男くささの中に宿る機能美
2023年、MOONLOIDは10周年を迎えました。
10周年という節目に相応しい一足をTOKYO SANDALで特別に製作していただくことができました。
本来のエンジニアスリッポンのアッパーに使われているのはカウハイドレザー。
しかし、今回の別注はホースバットレザーの茶芯で”和”を感じる墨黒。
まず茶芯のサンダル自体、とても珍しいと思います。
その上でさらに茶芯でありそうでない色と考えた時に思い浮かんだのが、この墨黒。
黒なのか、チャコールなのか一言で言い表すのが難しいけど、なぜか惹かれる絶妙な色。
履き込んだ時のレザーの表情や茶芯とのコントラストを想像した時、絶対かっこいいだろうなと。
別注案に頭を悩ませていた際にデザイナー徳永氏から提案を受け、その場に居たMOONLOIDスタッフ含めた全員が満場一致で「それだ!」と意見が一致したほどに魅力的なカラーなのです。

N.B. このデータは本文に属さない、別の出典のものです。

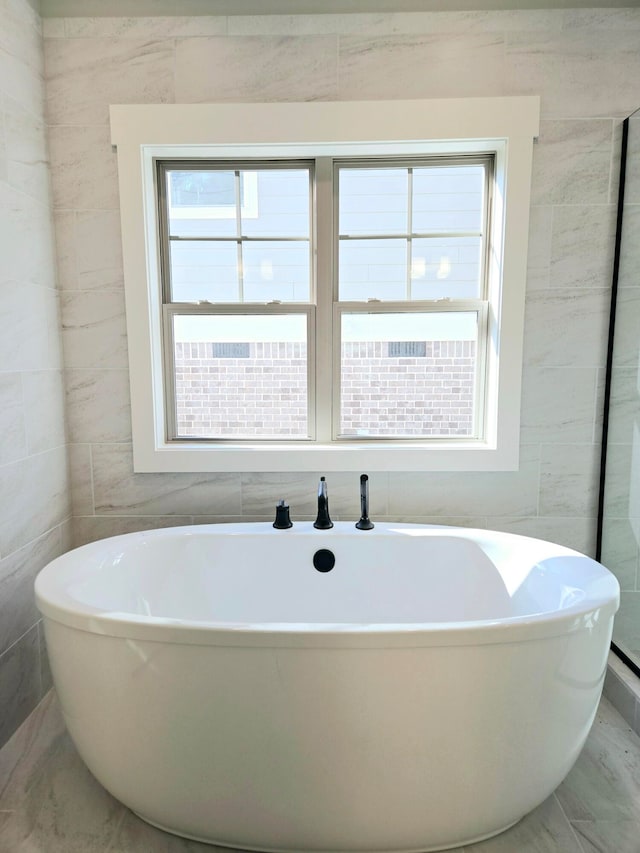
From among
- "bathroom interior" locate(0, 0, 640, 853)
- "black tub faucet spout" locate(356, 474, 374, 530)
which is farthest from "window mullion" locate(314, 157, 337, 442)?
"black tub faucet spout" locate(356, 474, 374, 530)

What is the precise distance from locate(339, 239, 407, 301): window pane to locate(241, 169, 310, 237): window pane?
0.74ft

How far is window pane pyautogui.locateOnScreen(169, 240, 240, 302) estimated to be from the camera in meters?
2.10

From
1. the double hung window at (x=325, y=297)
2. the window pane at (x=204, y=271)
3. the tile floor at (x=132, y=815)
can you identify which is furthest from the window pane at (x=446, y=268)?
the tile floor at (x=132, y=815)

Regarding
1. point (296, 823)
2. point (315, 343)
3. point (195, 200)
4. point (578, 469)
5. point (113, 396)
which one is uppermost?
point (195, 200)

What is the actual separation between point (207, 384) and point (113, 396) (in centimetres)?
40

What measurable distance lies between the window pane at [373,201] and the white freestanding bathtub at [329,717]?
1.61m

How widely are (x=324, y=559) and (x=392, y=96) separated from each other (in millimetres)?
1853

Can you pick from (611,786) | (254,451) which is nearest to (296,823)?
(611,786)

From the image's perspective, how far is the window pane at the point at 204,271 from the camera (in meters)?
2.10

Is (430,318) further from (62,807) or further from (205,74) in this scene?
(62,807)

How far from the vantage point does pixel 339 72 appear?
1854 millimetres

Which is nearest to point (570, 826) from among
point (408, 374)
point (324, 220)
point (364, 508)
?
point (364, 508)

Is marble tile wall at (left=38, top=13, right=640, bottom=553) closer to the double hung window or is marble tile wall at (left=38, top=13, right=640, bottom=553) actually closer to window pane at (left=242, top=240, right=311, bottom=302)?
the double hung window

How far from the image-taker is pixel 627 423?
1.90 meters
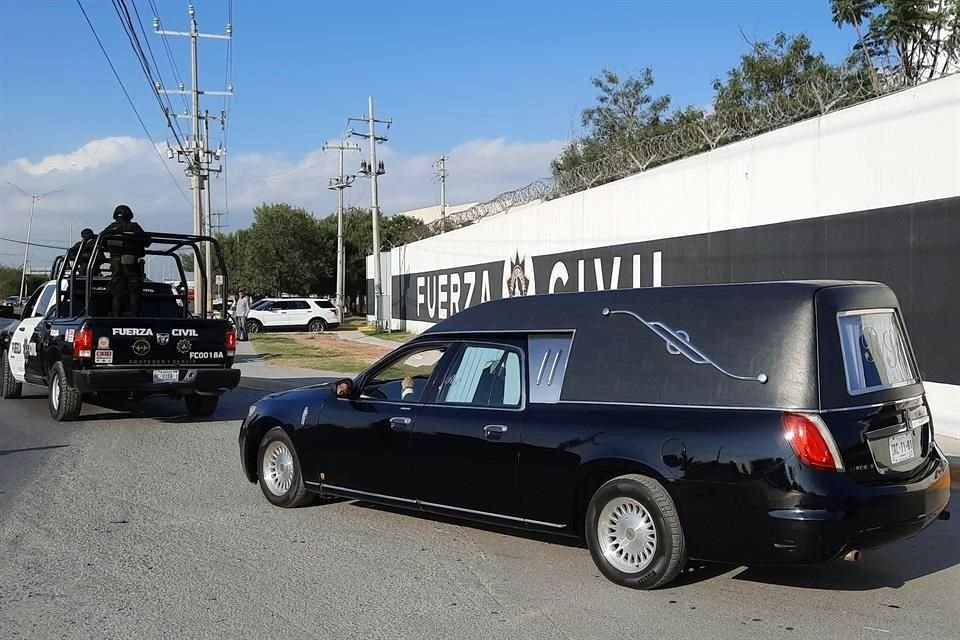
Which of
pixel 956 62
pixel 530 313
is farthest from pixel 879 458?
pixel 956 62

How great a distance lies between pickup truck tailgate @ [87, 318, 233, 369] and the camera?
443 inches

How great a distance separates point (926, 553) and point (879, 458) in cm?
169

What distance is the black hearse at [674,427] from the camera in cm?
486

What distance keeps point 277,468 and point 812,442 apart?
14.4 feet

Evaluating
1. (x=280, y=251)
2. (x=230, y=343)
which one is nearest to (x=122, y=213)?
(x=230, y=343)

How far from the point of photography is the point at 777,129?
13344 millimetres

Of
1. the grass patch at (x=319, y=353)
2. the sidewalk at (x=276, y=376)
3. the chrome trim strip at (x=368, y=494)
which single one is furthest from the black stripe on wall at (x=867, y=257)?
the grass patch at (x=319, y=353)

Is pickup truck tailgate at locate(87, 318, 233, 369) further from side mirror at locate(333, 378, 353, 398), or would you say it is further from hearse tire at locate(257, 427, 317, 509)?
side mirror at locate(333, 378, 353, 398)

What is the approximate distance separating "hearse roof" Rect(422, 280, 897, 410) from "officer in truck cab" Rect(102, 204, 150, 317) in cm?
777

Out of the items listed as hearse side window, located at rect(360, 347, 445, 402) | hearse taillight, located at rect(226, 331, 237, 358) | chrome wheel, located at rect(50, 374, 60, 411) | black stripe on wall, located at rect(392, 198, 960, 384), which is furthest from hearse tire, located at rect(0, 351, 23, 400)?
black stripe on wall, located at rect(392, 198, 960, 384)

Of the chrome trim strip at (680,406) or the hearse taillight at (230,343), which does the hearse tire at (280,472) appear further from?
the hearse taillight at (230,343)

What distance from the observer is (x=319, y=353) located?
26.8 meters

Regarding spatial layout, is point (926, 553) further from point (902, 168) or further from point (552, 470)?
point (902, 168)

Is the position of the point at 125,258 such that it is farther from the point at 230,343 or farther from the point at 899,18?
the point at 899,18
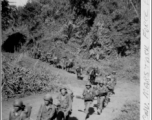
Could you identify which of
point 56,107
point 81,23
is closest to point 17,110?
point 56,107

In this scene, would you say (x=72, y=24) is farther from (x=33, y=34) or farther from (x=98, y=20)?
(x=33, y=34)

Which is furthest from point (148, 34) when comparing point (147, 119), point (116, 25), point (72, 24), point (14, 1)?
point (72, 24)

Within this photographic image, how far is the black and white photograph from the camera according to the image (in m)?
5.96

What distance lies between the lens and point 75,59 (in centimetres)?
2228

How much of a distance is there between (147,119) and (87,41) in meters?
21.1

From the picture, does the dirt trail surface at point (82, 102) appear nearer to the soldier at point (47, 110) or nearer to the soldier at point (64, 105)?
the soldier at point (64, 105)

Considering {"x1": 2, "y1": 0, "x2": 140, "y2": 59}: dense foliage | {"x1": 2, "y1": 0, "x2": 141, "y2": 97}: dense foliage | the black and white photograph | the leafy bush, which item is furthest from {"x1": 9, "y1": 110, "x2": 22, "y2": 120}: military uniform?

エンジニアブーツをサンダルに落とし込んだデザインは、暑い夏のガレージでの作業をイメージしています。
エンジニアブーツと聞くと、無骨で男くさいイメージが先行すると思います。
でもこのサンダルからは男くささと上品さをミックスさせたような唯一無二の雰囲気を感じます。
例えばオイルくさいガレージでワークブーツのように履くのはもちろんかっこいい。
でも、京都・嵐山の竹林の小径のようなイメージとは正反対の場所で履いていても、それが日本の伝統的な履き物であったかのように趣深く馴染んでくれるのです。
この無骨なアイテムをモダンに昇華させながら、日本特有の美意識である「侘び寂び」をも感じさせてくれるのはTOKYO SANDALにしかできない芸当だと思っています。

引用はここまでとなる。